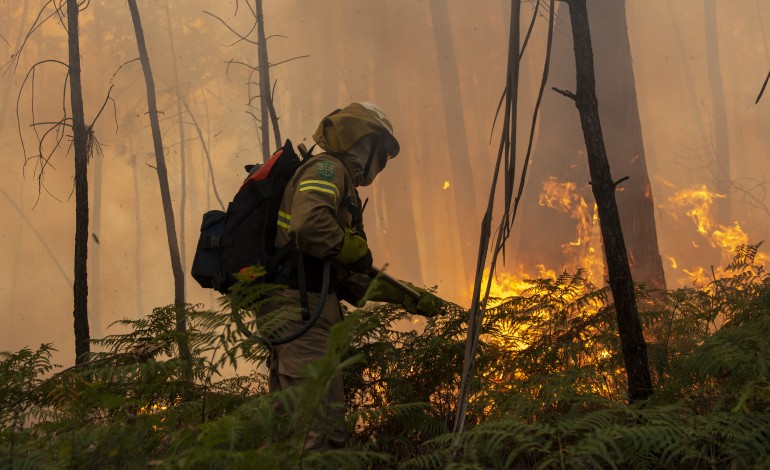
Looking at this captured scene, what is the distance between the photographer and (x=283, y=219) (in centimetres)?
351

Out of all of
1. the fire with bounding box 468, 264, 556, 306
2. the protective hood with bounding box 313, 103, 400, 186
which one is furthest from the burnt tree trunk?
the fire with bounding box 468, 264, 556, 306

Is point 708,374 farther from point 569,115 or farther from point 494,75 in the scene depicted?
point 494,75

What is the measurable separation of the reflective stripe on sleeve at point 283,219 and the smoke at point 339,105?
13516 millimetres

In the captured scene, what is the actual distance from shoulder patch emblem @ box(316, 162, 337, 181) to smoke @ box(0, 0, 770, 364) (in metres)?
13.4

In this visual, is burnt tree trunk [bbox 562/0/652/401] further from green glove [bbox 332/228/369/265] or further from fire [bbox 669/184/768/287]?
fire [bbox 669/184/768/287]

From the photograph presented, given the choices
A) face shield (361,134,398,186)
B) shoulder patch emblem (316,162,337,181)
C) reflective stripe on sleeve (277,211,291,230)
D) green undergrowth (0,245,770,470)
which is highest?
face shield (361,134,398,186)

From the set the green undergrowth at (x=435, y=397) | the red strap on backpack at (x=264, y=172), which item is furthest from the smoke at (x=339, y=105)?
the red strap on backpack at (x=264, y=172)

◆ DIRECTIVE
Update the rows above by replacing "burnt tree trunk" with "charred tree trunk" everywhere it occurs, leaving everything else unchanged. Omit the pictures from your answer.

◆ RESPONSE FOR THIS EXERCISE
Looking at this captured scene, what is the distance between the photographer and (x=283, y=219) (in centimetres)?
351

Out of all of
1. the fire with bounding box 468, 264, 556, 306
2. the protective hood with bounding box 313, 103, 400, 186
which one is furthest from the charred tree trunk?
the fire with bounding box 468, 264, 556, 306

Is point 708,374 farther from point 569,115 or farther from point 494,75 in the scene depicted?
point 494,75

What is the measurable separation of the reflective stripe on sleeve at point 283,219 and the smoke at point 339,105?
13516 millimetres

In the captured scene, what is the actual distance from shoulder patch emblem @ box(316, 162, 337, 181) to smoke @ box(0, 0, 770, 364) (in metres)?
13.4

In this visual, is charred tree trunk [bbox 562/0/652/401] further from green glove [bbox 332/228/369/265] or further from fire [bbox 669/184/768/287]?
fire [bbox 669/184/768/287]

From the photograph presented, given the choices
A) face shield (361,134,398,186)
B) shoulder patch emblem (316,162,337,181)
C) reflective stripe on sleeve (277,211,291,230)
D) green undergrowth (0,245,770,470)
which is highest?
face shield (361,134,398,186)

From the set the green undergrowth at (x=435, y=397) | the red strap on backpack at (x=264, y=172), which item is furthest from the smoke at (x=339, y=105)?
the red strap on backpack at (x=264, y=172)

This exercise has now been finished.